(Stored items from a collection)
+---+
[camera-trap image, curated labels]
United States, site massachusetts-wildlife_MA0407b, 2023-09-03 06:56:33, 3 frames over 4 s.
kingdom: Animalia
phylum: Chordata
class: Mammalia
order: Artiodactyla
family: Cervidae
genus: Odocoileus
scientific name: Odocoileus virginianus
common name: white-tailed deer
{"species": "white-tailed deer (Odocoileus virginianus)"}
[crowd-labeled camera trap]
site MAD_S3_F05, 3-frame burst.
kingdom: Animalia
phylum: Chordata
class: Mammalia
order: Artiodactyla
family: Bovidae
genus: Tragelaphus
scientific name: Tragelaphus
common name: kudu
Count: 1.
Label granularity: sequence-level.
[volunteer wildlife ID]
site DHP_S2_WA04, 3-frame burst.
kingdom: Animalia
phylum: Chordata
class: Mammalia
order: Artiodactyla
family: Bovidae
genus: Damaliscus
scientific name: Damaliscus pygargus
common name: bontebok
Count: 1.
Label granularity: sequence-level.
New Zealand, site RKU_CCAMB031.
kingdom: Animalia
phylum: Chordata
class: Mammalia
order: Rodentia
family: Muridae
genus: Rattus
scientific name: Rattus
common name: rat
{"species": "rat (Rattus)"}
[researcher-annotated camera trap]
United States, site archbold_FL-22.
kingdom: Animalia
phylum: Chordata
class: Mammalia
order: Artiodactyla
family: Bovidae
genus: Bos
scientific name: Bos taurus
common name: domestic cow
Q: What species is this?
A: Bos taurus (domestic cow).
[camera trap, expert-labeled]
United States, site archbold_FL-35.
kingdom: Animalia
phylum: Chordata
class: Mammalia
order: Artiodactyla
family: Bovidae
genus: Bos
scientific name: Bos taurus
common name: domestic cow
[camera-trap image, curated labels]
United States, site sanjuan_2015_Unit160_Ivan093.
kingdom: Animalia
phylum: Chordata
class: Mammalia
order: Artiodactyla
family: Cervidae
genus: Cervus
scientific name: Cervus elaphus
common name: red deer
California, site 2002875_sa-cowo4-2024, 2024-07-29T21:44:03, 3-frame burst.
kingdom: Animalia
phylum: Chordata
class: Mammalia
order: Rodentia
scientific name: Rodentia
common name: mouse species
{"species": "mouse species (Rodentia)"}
+---+
#### PROMPT
Only one span of lines is wanted: the line with "United States, site sanjuan_2015_Unit160_Ivan093." and every line after it to the end of the entries, output exactly.

#### RESPONSE TO THE TASK
United States, site sanjuan_2015_Unit160_Ivan093.
kingdom: Animalia
phylum: Chordata
class: Mammalia
order: Artiodactyla
family: Cervidae
genus: Cervus
scientific name: Cervus elaphus
common name: red deer
California, site 2002875_sa-cowo4-2024, 2024-07-29T21:44:03, 3-frame burst.
kingdom: Animalia
phylum: Chordata
class: Mammalia
order: Rodentia
scientific name: Rodentia
common name: mouse species
{"species": "mouse species (Rodentia)"}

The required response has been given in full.